If you put that pair of bookshelves on the floor, then the stage drops to your ankles.

This is what I have experienced with conventional direct radiating speakers in a car.

How do horns overcome this?

There was a thread discussing stage height, with Lycan and Patrick taking place, I think it may have been this one (i dont have time to re-read it right now):
http://www.diymobileaudio.com/forum...cal-advanced/72655-how-move-stage-higher.html
Where by the ears determine stage height with frequencies smaller than the distance between our ears (due to differences in amplitude to each ear).
If these frequencies are playing from a source around our knee height, how then do we get a perceived stage height at eye level?


----------



## subwoofery

You could try with your bookshelves but I've noticed that when you have your face right between the L and R speaker, the soundstage is at eye to forehead. The further you move, the higher the soundstage. 
Another thing I've noticed is that when you have your speakers closer to you, the soundstage is well narrow but not that high. The farther (from each other) they are, the higher the soundstage. 

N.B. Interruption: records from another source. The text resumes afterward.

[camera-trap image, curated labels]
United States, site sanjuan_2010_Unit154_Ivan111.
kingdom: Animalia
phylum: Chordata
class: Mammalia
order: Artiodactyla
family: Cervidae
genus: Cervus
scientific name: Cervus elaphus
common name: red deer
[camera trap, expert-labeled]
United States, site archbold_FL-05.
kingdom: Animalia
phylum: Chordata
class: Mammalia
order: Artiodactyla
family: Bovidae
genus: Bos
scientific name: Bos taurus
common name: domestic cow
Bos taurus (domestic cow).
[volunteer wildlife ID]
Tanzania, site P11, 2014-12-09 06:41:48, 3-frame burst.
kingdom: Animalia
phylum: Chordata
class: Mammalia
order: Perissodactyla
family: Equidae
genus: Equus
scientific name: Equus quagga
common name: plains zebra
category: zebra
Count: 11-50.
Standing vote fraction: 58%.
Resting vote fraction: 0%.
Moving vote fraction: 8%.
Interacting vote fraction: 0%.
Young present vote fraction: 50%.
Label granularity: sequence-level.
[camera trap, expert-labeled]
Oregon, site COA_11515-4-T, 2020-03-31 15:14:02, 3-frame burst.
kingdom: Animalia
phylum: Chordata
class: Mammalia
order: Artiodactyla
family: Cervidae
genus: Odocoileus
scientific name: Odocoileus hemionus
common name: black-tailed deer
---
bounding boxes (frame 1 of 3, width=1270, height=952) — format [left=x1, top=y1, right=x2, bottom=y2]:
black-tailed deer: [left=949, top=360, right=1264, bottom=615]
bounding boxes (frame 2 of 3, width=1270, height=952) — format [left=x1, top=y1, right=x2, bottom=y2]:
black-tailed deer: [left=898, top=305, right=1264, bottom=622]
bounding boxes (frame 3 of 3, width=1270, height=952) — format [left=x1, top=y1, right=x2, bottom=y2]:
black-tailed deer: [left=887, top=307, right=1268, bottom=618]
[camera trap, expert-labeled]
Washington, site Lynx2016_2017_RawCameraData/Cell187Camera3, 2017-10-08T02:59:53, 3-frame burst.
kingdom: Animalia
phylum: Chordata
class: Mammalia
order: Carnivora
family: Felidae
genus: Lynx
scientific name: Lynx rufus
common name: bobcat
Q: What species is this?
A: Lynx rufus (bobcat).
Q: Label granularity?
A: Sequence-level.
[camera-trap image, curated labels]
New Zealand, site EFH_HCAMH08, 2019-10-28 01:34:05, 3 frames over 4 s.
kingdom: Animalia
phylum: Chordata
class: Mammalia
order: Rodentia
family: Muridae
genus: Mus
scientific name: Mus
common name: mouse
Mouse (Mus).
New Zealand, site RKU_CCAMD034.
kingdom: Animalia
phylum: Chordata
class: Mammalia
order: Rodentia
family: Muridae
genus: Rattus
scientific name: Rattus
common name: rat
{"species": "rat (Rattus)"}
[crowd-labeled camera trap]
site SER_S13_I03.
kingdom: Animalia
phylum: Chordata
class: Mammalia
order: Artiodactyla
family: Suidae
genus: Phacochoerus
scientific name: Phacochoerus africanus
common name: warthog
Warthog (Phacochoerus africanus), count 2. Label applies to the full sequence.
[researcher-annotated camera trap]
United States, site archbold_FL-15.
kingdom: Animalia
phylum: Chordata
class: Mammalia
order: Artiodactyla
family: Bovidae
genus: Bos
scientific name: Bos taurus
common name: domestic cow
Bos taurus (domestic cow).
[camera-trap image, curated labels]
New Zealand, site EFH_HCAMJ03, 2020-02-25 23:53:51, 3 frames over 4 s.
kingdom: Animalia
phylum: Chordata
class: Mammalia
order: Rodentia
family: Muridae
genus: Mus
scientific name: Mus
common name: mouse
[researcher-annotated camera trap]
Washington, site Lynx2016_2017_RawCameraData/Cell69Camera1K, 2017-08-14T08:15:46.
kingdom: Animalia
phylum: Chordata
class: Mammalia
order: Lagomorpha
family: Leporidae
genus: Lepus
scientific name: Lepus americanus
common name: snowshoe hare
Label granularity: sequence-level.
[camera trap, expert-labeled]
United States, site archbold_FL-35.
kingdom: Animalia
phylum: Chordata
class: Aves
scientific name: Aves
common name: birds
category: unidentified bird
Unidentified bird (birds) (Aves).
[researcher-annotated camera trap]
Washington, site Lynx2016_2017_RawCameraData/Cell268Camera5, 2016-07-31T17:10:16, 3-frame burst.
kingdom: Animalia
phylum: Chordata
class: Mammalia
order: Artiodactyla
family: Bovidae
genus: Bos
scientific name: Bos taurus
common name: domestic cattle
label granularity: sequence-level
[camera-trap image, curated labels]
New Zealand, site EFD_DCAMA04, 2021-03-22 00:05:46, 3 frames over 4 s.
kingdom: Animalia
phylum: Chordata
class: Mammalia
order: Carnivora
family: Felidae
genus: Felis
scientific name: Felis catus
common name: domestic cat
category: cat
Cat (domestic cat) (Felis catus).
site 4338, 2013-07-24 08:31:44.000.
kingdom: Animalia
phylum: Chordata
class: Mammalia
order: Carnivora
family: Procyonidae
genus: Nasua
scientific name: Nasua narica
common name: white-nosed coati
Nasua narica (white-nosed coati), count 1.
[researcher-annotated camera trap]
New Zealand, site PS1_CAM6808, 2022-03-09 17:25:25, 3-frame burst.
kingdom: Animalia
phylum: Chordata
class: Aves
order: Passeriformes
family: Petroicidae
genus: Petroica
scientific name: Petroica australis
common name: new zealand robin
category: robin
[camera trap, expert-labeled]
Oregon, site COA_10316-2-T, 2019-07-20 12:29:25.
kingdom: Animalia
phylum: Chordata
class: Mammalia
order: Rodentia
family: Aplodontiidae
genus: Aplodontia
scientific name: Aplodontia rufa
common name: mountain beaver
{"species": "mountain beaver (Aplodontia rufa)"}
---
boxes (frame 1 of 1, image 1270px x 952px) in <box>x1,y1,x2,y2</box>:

I've noticed that with my mids in my doors, center stage is way too high lol - but that could be my car's acoustic 

Kelvin


----------



## Mic10is

alot of this has to do with how Horns function in a car.
Sound follows the contours of the dash, in effect making the dash become and extension of the horn.

so despite being mounted under the dash, the dash is an extension of the horn mouth and thats how you can get Eye level Stage height with horns


----------



## ErinH

^so, then, is it a reasonable assumption that a more steeper angled underdash would get you better height than a less steep underdash (assuming same mounting distance from the 'end' of the dash)?


----------



## Mic10is

bikinpunk said:


> ^so, then, is it a reasonable assumption that a more steeper angled underdash would get you better height than a less steep underdash (assuming same mounting distance from the 'end' of the dash)?


more to do with transition from what I understand. so if the angle gets closer to being vertical it doesnt flow or transition as well.


----------